* _Source excerpt_
Is a National Infrastructure Commission the answer?

🕔03.Feb 2015

Labour has set out what it calls describes as an ambitious vision for Britain’s infrastructure, reports Kevin Johnson. Ed Balls announced that legislation to set up an independent National Infrastructure Commission will be in Labour’s first Queen’s Speech after the election. Alex Burrows later gives his expert view. 

A draft Bill has already been published with the aim of fast-tracking through Parliament this year. The Shadow Chancellor also published  a draft remit for the new Commission which sets out 10 National Infrastructure Goals which Britain should achieve over the coming decades.

A National Infrastructure Commission was first proposed in a report commissioned by Labour and written by Sir John Armitt, the former Chairman of the Olympic Delivery Authority.

The Commission, whose Chair will be appointed on a cross-party basis, will ensure Britain is able to better identify, plan and deliver infrastructure for future generations says Labour.

Speaking at the UK Infrastructure Conference, Ed Balls MP, Labour’s Shadow Chancellor, said:

For too long successive governments have ducked and delayed the vital decisions we need to take for the long term. As a country we have got to stop kicking big decisions into the long grass.

We need an ambitious vision to ensure Britain has a transport network that spreads prosperity to every part of the country, is the best place in the world to do scientific research and meets the challenge of climate change.

Scene-based reasoning records
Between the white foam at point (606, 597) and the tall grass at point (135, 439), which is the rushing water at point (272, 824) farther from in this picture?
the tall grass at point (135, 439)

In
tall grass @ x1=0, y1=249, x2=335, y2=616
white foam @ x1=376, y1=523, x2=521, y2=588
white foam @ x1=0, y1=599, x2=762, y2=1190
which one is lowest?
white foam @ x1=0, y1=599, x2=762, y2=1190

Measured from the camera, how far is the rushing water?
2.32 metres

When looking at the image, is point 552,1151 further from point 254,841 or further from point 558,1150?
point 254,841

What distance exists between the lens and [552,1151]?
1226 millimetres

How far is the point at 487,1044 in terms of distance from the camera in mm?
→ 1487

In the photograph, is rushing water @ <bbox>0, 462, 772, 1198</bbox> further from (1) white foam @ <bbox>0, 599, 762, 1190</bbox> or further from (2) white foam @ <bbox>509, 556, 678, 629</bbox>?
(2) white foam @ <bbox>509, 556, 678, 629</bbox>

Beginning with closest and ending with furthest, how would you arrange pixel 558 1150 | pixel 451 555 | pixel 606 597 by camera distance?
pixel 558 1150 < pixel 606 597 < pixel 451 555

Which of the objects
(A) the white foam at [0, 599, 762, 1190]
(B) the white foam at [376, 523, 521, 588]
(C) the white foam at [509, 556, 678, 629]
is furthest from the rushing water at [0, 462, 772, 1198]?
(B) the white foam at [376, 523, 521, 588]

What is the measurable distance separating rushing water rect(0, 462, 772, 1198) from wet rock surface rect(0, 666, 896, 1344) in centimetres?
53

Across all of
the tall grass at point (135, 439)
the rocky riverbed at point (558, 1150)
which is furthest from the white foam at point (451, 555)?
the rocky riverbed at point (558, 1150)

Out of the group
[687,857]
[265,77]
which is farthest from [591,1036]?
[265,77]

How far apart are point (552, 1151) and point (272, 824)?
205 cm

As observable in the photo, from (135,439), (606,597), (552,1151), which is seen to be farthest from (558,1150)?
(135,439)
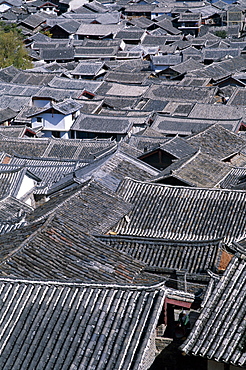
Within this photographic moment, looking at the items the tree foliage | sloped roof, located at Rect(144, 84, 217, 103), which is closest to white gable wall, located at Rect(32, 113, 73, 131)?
sloped roof, located at Rect(144, 84, 217, 103)

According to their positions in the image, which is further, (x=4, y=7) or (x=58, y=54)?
(x=4, y=7)

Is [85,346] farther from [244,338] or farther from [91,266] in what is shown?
[91,266]

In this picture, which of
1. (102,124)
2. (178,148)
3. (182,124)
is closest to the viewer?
(178,148)

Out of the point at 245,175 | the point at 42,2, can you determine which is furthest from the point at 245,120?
the point at 42,2

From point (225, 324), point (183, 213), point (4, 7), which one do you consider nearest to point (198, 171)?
point (183, 213)

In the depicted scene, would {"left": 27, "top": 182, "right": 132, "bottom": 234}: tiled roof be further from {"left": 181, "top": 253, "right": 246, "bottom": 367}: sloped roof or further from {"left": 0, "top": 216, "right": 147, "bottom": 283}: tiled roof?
{"left": 181, "top": 253, "right": 246, "bottom": 367}: sloped roof

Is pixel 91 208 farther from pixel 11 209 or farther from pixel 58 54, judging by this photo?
pixel 58 54
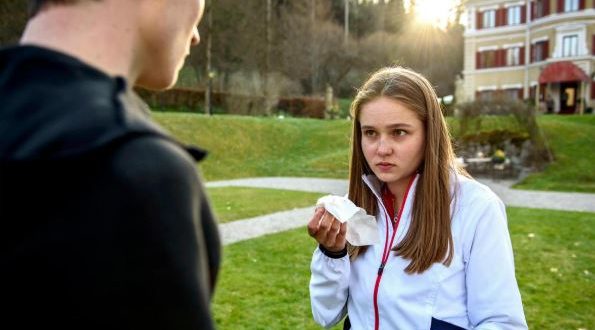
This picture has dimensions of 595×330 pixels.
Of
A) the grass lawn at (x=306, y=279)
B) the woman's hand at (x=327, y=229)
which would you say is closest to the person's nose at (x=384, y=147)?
the woman's hand at (x=327, y=229)

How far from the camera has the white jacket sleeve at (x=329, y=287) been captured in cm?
233

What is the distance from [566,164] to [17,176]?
2047 cm

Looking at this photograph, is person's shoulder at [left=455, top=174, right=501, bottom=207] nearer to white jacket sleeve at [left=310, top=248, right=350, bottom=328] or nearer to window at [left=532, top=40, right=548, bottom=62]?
white jacket sleeve at [left=310, top=248, right=350, bottom=328]

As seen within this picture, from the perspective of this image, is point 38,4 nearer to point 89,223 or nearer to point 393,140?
point 89,223

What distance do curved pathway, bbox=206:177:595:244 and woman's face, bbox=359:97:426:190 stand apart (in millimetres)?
5849

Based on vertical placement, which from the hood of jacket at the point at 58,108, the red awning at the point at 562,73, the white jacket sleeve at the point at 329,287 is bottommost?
the white jacket sleeve at the point at 329,287

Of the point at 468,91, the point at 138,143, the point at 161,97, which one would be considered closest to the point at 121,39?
the point at 138,143

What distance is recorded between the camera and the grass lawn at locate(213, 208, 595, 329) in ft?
17.5

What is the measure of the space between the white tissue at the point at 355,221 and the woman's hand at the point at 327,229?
0.03 m

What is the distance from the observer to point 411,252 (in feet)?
7.22

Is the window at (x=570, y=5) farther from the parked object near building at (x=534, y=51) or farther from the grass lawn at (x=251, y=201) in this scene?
the grass lawn at (x=251, y=201)

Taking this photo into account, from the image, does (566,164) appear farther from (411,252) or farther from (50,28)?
(50,28)

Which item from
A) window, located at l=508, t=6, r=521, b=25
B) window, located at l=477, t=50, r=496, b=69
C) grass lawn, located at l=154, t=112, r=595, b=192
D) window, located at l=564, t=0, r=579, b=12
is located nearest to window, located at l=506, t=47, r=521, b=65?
window, located at l=477, t=50, r=496, b=69

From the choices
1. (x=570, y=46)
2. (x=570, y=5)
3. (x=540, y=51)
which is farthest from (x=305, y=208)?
(x=540, y=51)
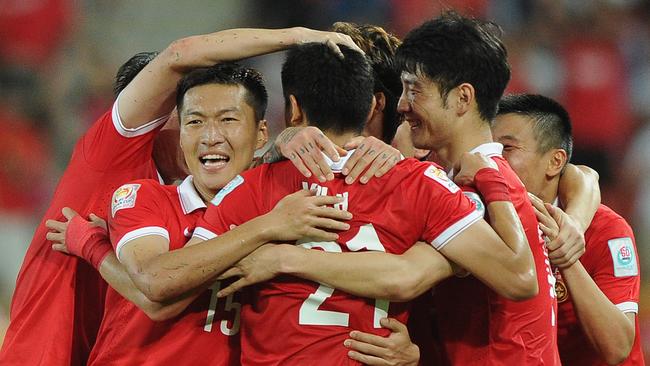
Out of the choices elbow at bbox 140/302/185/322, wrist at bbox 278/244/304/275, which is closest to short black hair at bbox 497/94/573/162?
wrist at bbox 278/244/304/275

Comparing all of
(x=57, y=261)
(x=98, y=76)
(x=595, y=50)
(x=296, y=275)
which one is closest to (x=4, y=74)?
(x=98, y=76)

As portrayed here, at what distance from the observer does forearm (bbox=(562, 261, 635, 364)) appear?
3.17 m

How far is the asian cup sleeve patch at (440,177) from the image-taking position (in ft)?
8.82

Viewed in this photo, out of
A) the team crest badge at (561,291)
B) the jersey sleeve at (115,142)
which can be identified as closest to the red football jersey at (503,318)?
the team crest badge at (561,291)

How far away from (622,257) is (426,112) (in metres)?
1.05

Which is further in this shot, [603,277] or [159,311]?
[603,277]

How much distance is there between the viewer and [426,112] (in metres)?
3.06

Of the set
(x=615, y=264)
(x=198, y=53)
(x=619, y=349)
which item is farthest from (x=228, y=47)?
(x=619, y=349)

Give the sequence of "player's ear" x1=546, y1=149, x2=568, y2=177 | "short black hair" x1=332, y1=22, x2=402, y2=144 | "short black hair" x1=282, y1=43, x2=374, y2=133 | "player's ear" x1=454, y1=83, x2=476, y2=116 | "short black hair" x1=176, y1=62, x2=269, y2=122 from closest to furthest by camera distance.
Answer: "short black hair" x1=282, y1=43, x2=374, y2=133 < "player's ear" x1=454, y1=83, x2=476, y2=116 < "short black hair" x1=176, y1=62, x2=269, y2=122 < "player's ear" x1=546, y1=149, x2=568, y2=177 < "short black hair" x1=332, y1=22, x2=402, y2=144

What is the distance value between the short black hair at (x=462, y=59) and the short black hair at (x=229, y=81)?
57cm

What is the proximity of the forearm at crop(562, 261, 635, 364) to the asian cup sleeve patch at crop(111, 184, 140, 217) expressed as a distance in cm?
148

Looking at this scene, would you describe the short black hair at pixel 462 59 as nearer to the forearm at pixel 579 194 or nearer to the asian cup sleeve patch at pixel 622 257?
the forearm at pixel 579 194

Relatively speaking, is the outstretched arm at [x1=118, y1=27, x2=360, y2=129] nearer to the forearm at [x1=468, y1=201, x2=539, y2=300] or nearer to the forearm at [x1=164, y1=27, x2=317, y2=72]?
the forearm at [x1=164, y1=27, x2=317, y2=72]

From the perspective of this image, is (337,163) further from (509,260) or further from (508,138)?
(508,138)
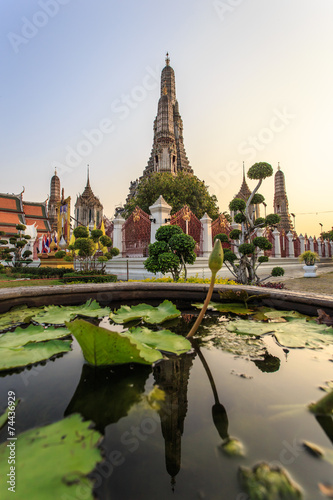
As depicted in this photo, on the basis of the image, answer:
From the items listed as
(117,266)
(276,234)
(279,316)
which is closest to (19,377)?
(279,316)

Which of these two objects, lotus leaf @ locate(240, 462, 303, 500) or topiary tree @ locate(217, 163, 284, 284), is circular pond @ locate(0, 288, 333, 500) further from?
topiary tree @ locate(217, 163, 284, 284)

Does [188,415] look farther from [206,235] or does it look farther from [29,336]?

* _Written problem A_
From the article on the National Infrastructure Commission, reproduce word for word the part that opens with the words containing "The Commission, whose" and closes with "the long grass.".
* _Written problem B_
In the article on the National Infrastructure Commission, what reason does Ed Balls give for why Britain must change how it handles infrastructure decisions? Answer in one to three sentences.
* _Written problem C_
Carry on the article about the proposed National Infrastructure Commission from the point where it stops.
These records have no connection to the article on the National Infrastructure Commission.

* _Exercise result A_
The Commission, whose Chair will be appointed on a cross-party basis, will ensure Britain is able to better identify, plan and deliver infrastructure for future generations says Labour.

Speaking at the UK Infrastructure Conference, Ed Balls MP, Labour’s Shadow Chancellor, said:

For too long successive governments have ducked and delayed the vital decisions we need to take for the long term. As a country we have got to stop kicking big decisions into the long grass.

* _Exercise result B_
Ed Balls says that successive governments have for too long ducked and delayed the vital decisions needed for the long term. He argues that the country has to stop kicking big decisions into the long grass.

* _Exercise result C_
Infrastructure investment is vital to boosting growth and productivity in a way which raises living standards for the many, not just a few at the top. That’s why it is a key part of Labour’s economic plan.

Alex Burrows, a technical director at Atkins Transportation and Infrastructure Ambassador for BPS Birmingham, comments on the proposals. 

The Labour Party this morning set out its proposal for a National Infrastructure Commission that would enable major infrastructure projects to be driven forward and get delivered using an independent body, which could improve decision-making, build consensus and take a long-term strategic view of what was important, rather than being tied up in politics.

Those of us with experience of the debate over High Speed 2, which is now six years in and still two years away from seeing shovels hit the ground, would be forgiven for automatically reaching for the champagne to celebrate this proposal.  Too often, it has seemed that strategically significant projects have been either completely lost, watered down to mediocrity, or botched in their delivery leading the population at large to believe that this country does not, and should not, do major projects.

But the rub to that is the fact that London sees major projects frequently being well-delivered and funded – look at Crossrail for example, the stations and surrounding areas at King’s Cross and St Pancras stations and the huge scale of works now at London Bridge station, alongside the rate of major development across the capital.  Perhaps our attention should be drawn to conflating that with the recent political appetite for ‘rebalancing the economy’?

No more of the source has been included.